Hi Jake,

Thanks for the clarification regarding S-1. FYI the EigenVerificationJob is already included in one of the DistributedLanczosSolver run() methods. I see the EigenVector instances being written in EigenVerificationJob.saveCleanEigens(), however, when they're read back in TestClusterDumper.testKmeansSVD(), the vectors are actually DenseVector instances, not EigenVectors, and so the associated eigenValue is lost as it's currently encapsulated in EigenVector.name. I think VectorWritable is just persisting DenseVectors and isn't aware of EigenVectors, but I'd need to dig a bit deeper to confirm.

I just wanted to confirm that S should be constructed using the sqrts of the eigenvalues generated by Lanczos/EigenVerificationJob?

Thanks again,

Derek

On 23/11/10 22:03, Jake Mannix wrote:
Not sure about what is done in TestClusterDumper, but in general, to project
the original rows of your matrix onto the reduced space defined by the
decomposition, you do want to rescale by S^-1, or else you'll basically find
that all of your rows seem to point in the direction of the largest
eigenvector (that's why it's the largest eigenvector: most of the matrix
points in it's direction!).


and the reduced matrix X can then be passed to KMeans for clustering. I
wanted to confirm if this is correct, and that the S (derived from the
Lanczos-generated eigenvalues) diagonal matrix can be ignored when
projecting the original matrix? Is this the reason why Lanczos only persists
the eigenvectors, and discards the eigenvalues
(DistributedLanczosSolver.serializeOutput())?

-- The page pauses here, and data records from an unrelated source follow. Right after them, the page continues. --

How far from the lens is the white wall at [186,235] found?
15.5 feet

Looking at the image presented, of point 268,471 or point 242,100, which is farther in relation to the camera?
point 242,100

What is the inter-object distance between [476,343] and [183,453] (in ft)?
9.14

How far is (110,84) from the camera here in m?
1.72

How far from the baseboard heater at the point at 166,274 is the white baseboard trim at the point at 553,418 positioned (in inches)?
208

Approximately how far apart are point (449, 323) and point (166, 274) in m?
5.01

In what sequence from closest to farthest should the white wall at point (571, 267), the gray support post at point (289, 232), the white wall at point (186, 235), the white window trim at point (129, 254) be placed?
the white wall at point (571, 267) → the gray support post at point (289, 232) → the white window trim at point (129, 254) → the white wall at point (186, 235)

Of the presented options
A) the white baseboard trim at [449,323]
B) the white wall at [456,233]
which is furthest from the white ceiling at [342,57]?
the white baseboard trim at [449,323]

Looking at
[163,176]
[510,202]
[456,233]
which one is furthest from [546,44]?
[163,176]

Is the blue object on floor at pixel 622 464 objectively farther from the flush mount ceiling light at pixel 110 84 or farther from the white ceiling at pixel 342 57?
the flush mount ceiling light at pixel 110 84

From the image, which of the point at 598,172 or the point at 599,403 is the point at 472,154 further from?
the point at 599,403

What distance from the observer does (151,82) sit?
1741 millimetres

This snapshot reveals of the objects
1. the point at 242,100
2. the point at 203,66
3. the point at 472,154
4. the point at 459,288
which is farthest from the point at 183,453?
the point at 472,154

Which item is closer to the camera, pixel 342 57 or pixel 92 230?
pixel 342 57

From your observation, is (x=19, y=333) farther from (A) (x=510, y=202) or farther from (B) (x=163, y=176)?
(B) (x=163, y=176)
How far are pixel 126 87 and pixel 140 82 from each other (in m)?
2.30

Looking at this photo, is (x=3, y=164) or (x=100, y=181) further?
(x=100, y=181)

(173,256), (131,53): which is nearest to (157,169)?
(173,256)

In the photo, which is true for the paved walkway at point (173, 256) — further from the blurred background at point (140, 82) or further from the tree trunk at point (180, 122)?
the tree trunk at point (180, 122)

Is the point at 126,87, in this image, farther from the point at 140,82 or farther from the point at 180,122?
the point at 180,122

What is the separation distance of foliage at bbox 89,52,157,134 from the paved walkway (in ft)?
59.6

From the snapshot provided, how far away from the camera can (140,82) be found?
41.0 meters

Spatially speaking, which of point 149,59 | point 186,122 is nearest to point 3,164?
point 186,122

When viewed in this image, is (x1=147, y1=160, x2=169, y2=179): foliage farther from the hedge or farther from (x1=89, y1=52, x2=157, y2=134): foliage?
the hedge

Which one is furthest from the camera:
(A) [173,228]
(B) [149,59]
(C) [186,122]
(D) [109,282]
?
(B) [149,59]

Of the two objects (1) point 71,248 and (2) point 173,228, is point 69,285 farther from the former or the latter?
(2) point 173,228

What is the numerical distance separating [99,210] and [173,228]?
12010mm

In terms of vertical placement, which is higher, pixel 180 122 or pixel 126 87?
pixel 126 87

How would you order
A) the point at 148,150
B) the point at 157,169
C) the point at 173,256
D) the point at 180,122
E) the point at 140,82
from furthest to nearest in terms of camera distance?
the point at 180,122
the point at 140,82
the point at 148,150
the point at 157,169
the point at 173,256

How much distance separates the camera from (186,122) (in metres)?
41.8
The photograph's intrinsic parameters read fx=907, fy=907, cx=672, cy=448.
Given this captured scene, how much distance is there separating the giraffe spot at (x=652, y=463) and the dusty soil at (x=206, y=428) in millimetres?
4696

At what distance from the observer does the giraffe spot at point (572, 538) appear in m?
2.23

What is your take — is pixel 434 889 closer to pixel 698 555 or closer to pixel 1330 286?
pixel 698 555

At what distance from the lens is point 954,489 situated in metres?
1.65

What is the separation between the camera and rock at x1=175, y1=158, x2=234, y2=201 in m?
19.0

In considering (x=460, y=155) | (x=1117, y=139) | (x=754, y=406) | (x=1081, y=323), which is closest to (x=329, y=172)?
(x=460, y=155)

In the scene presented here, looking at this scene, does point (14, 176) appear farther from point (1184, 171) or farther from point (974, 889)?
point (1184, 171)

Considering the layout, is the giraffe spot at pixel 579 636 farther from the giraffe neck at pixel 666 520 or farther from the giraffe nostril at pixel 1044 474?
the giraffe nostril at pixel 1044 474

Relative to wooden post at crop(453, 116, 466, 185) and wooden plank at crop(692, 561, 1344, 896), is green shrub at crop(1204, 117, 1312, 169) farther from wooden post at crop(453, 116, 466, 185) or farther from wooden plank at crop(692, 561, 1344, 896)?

I don't think so.  I think you do want the eigenvalues as well.  Because
Lanczos can sometimes have stability issues, and end up with repeats of
eigenvector/eigenvalue pairs, you need to do some checking on the output.
  This is done in the EigenVerificationJob class, which takes your original
corpus, and the supposed eigenvectors (doesn't need the eigenvalues), and
throws away any duplicates or incorrect vectors, and recomputes the
eigenvalues/singular values and indeed stores them as well as the vectors
(see the method saveCleanEigens() ).

These recent discussions reminds me that the EigenVerificationJob needs to
be just folded into the DistributedLanczosSolver, because it's confusing and
nobody sees that they typically need to use it.